VAMP Remediation Checklist: Steps to Exit Visa Acquirer Monitoring

Entering Visa VAMP monitoring — Above Standard (≥0.50%) or Excessive (≥0.70%) at the acquirer portfolio level — is a time-sensitive compliance situation. The VAMP programme replaced VDMP and VFMP in April 2025. The ratio it measures is: TC40 fraud plus TC15 disputes divided by TC05 settled transactions. A merchant can breach VAMP thresholds through elevated fraud, elevated disputes, or both simultaneously.

This is an operational checklist for payments, fraud, risk, and chargeback operations teams. It is not legal or network advice. Exact programme handling, exclusion timing for RDR and CE 3.0 resolved items, and current thresholds should be verified with your acquirer and Visa representative. Acquirers manage their own portfolios against the Above Standard and Excessive thresholds and often set internal merchant ceilings below those levels; your acquirer's internal targets may differ from the published scheme thresholds.

First 48 Hours: Confirm the Numbers

Before changing any controls, confirm exactly what you are dealing with.

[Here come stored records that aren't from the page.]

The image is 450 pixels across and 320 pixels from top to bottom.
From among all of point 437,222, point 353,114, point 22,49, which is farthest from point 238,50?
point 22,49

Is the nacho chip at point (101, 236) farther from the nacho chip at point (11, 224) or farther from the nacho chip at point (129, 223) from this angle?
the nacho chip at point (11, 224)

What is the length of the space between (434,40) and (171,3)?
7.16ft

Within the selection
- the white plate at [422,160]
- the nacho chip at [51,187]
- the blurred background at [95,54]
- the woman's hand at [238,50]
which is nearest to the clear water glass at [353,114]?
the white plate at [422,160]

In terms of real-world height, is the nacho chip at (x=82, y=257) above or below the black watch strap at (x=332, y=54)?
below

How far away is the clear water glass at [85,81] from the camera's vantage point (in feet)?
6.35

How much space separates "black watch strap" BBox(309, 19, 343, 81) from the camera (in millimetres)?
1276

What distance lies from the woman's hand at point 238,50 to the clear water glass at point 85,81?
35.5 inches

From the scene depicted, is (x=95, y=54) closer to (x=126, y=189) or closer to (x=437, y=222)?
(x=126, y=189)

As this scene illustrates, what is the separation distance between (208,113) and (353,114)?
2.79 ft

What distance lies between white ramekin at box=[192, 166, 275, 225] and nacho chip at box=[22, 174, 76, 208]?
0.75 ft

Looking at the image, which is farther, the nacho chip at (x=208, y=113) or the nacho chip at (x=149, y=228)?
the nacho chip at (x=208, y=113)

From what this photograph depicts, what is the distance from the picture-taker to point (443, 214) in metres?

Request the full monitoring data from your acquirer. Specifically:

• The monitoring month and exact ratio reported
• Whether the breach is at the acquirer-portfolio level, the merchant-entity level, or both
• Which MIDs are in scope
• The TC40 count and TC15 count separately — not combined
• The TC05 settled transaction denominator used in the calculation
• Whether this is your first notification or a programme escalation

Reconcile the numerator. TC40 and TC15 are not always available in standard PSP dashboards. If your acquirer provides monthly TC40 data, verify that your internal fraud count aligns with the TC40 figure they are using in the ratio. Discrepancies here are common and affect your ability to model a remediation trajectory. If your acquirer cannot provide TC40 data broken out by MID and month, that is a significant visibility gap that needs to be addressed immediately.

Identify the dominant driver. Once you have the TC40 and TC15 counts separately, calculate each as a share of TC05. A ratio where 70% of the exposure comes from TC40 fraud requires a different remediation track than one driven primarily by TC15 disputes. Most VAMP situations have a dominant driver; address that workstream first while running the other in parallel.

Confirm RDR and CE 3.0 exclusion timing. Pre-disputes resolved via Verifi CDRN (Rapid Dispute Resolution) and CE 3.0-resolved TC40 disputes are excluded from the VAMP ratio, but the timing of when those exclusions take effect is acquirer- and implementation-dependent. Do not assume exclusions are working until your acquirer confirms the exact reporting methodology. If you are not enrolled in RDR or CDRN, see the dispute remediation workstream section.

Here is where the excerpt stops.